WHAT TO WORK ON => Output the lines from the one holding "Never Fade - Alice In Chains" to the end of the entries that follow, exactly and only those, minus any pictures.

Segment Open

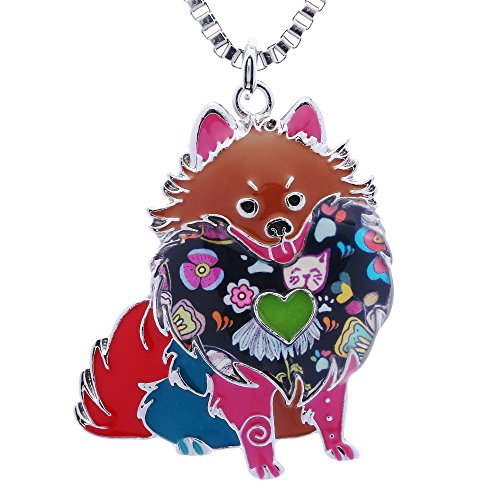Pomeranian Necklace - Luckeyui Pomeranian Gifts for Dog Lovers Cute Pets Women Statement Necklace Jewelry for Mom Day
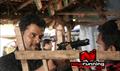 Picture 4 from the Telugu movie Iddaru Monagallu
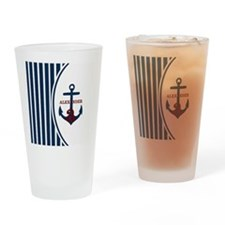 Anchor and Stripes Monogram Drinking Glass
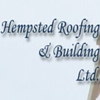 Hempsted Roofing & Building Ltd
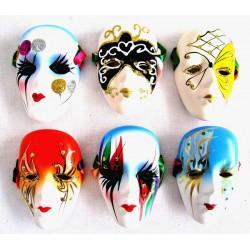Porcelánová maska 9cm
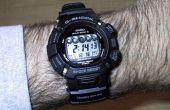 Gewusst wie: ein Harz-Uhrenarmband kürzen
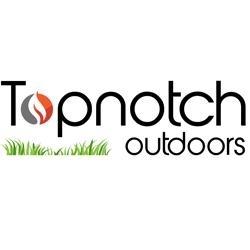 Topnotch Outdoors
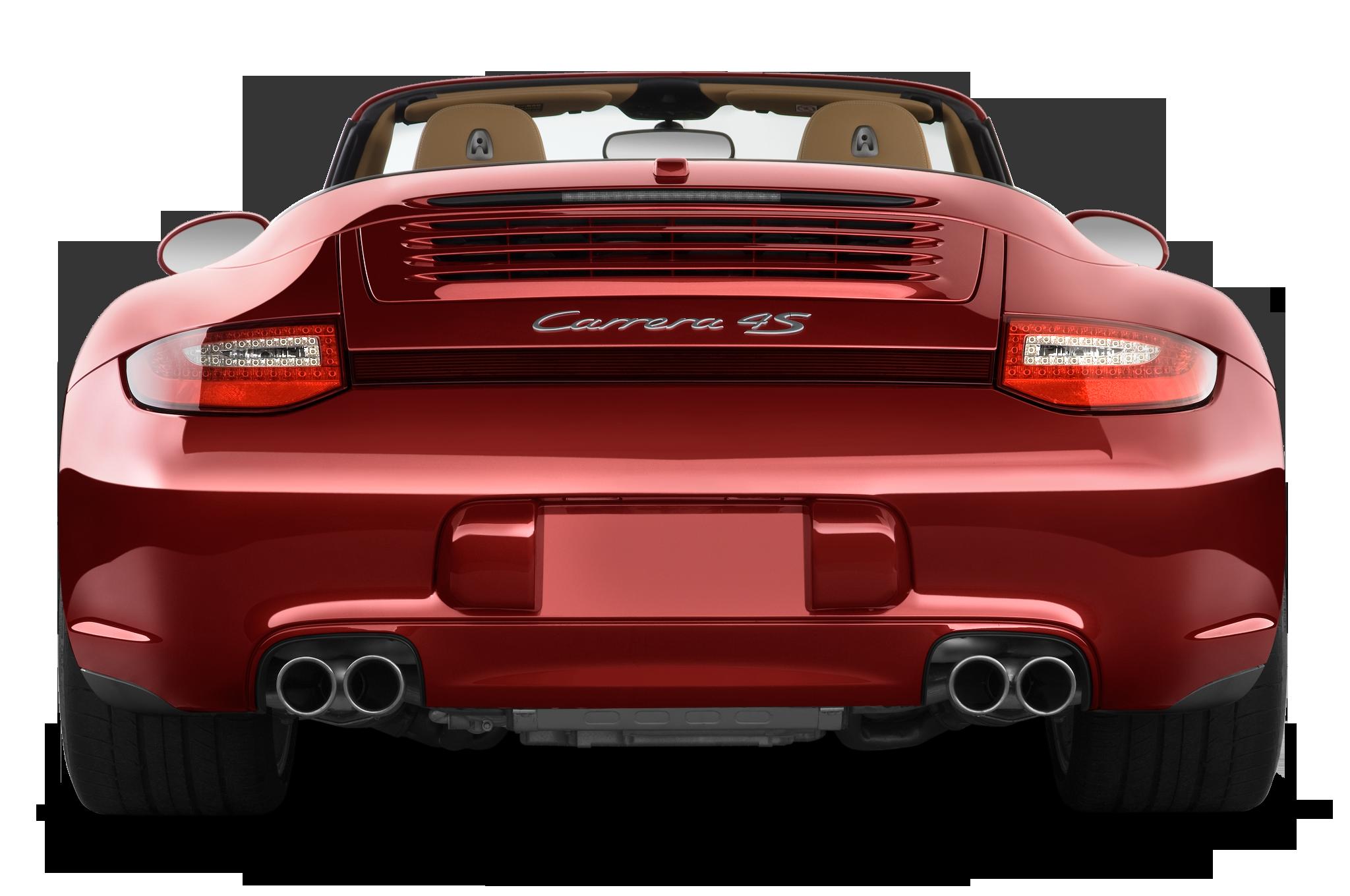 Ten Favorite Porsche 911s Techtonics Engine Price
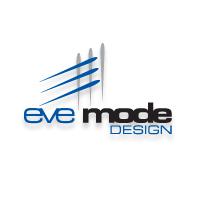 EveModeLogo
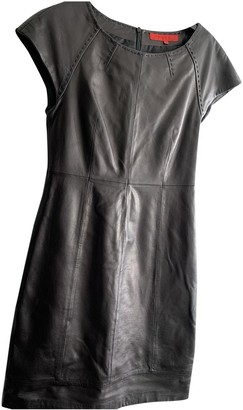 Hallhuber Black Leather Dress for Women
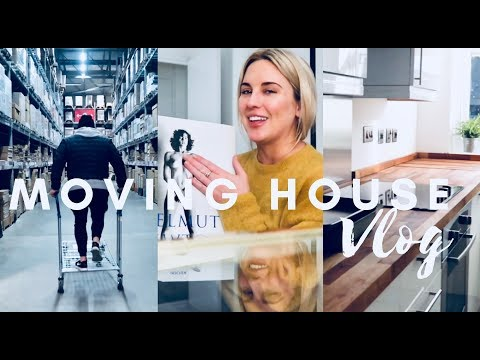 I GOT MY OWN PLACE! MOVING VLOG || STYLE LOBSTER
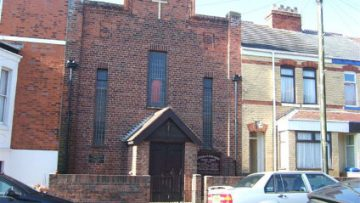 Withernsea – St Peter and St John Fisher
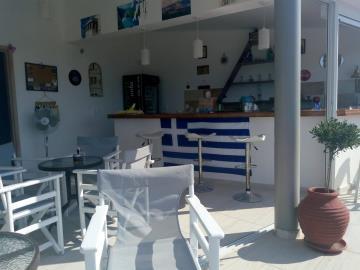 TSILIVI-Zante-Greece-Caravans-in-the-sun-park-and-leaisure-homes-photo--17-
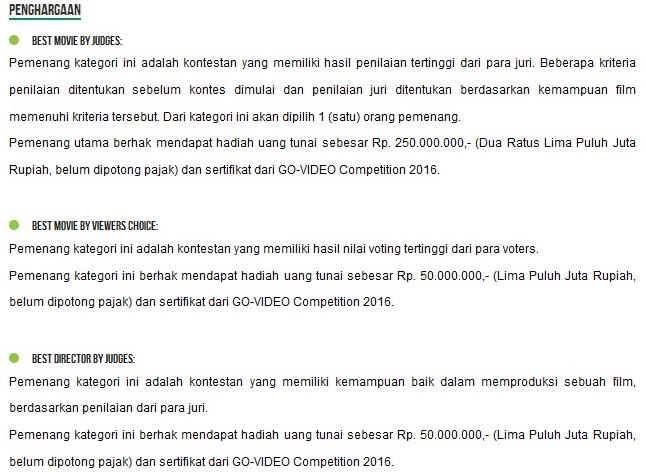 hadiah lomba film gojek, lomba video gojek, kompetisi video gojek, kompetisi film gojek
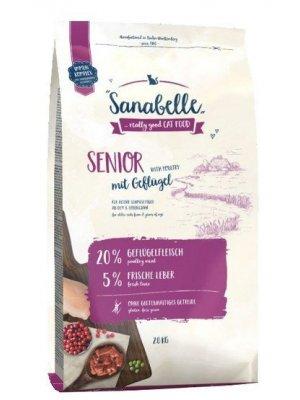 Sanabelle Senior 0,4kg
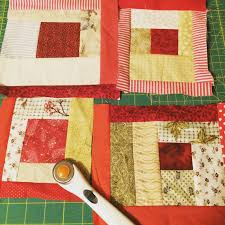 Love Laugh Quilt: Monday Making & I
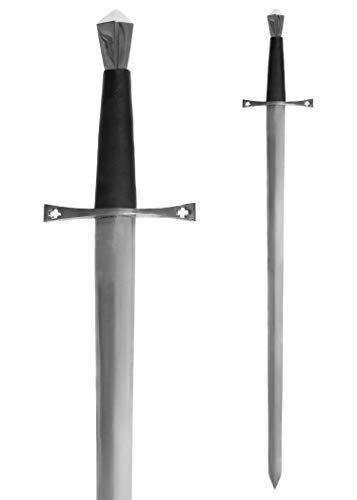 Battle-Merchant Mittelalterliches Schwert Einhänder aus Stahl...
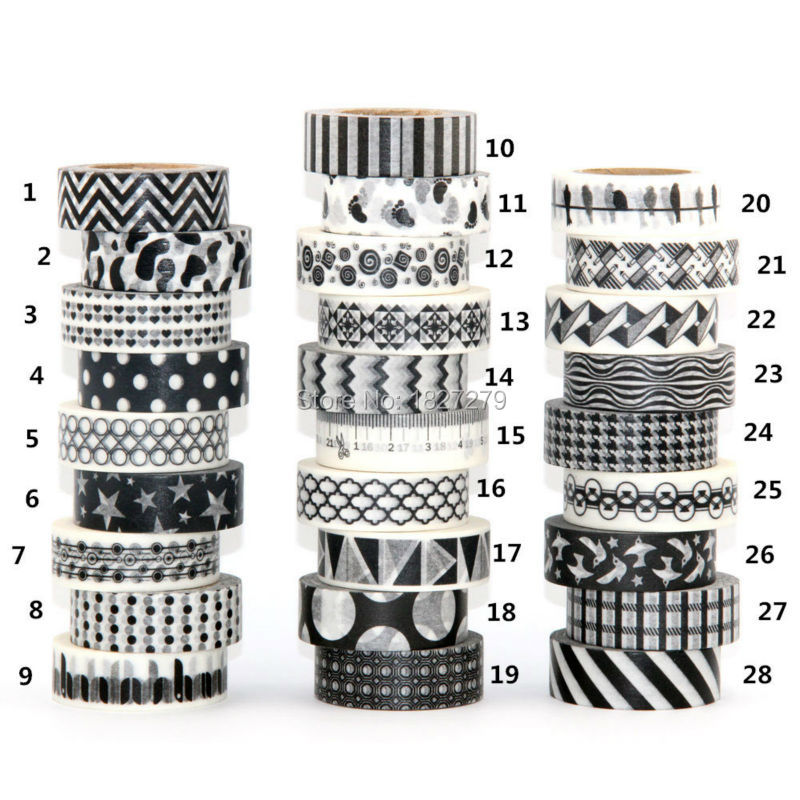 1X 15mm Tape Black White set Dot,Flower,Star Print Scrapbooking DIY Sticker Decorative Masking Japanese Washi Tape Paper 0m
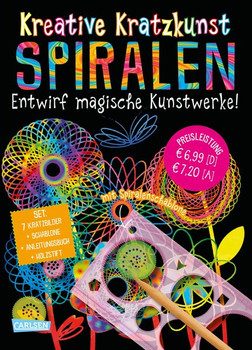 Kreative Kratzkunst: Spiralen: Set mit 7 Kratztafeln, Spirograph, Anleitungsbuch und Holzstift - Anton Poitier  [Taschenbuch]
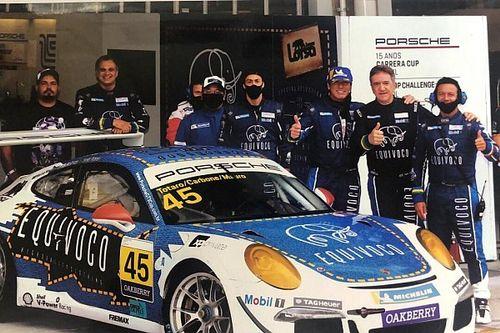 Equivoco Racing define dupla de pilotos para 2021
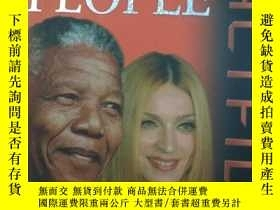 二手書博民逛書店FAMOUS罕見PEOPLE FACTFILEY27676 FA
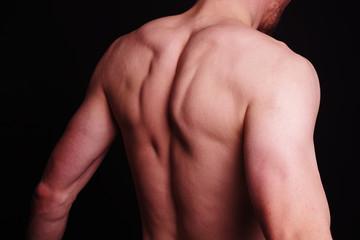muskulöser Rücken eines Mannes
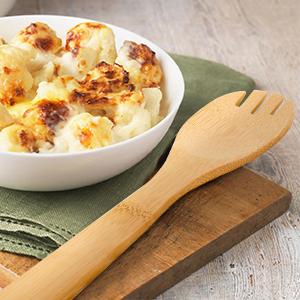 6 utensil set cooking utensils wooden spoons spoon spatula kitchen untinsels utincels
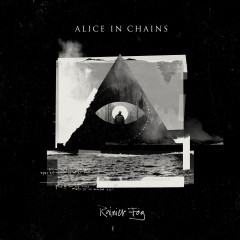 Never Fade - Alice In Chains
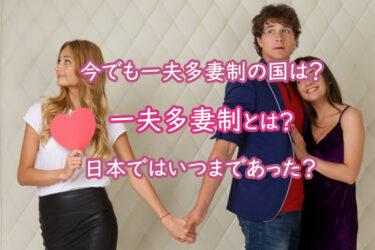 一夫多妻制とは?日本ではいつまであった?今でも一夫多妻制の国は?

Segment Closed

ANSWER TO THE EXERCISE =>
 Never Fade - Alice In Chains
 一夫多妻制とは?日本ではいつまであった?今でも一夫多妻制の国は?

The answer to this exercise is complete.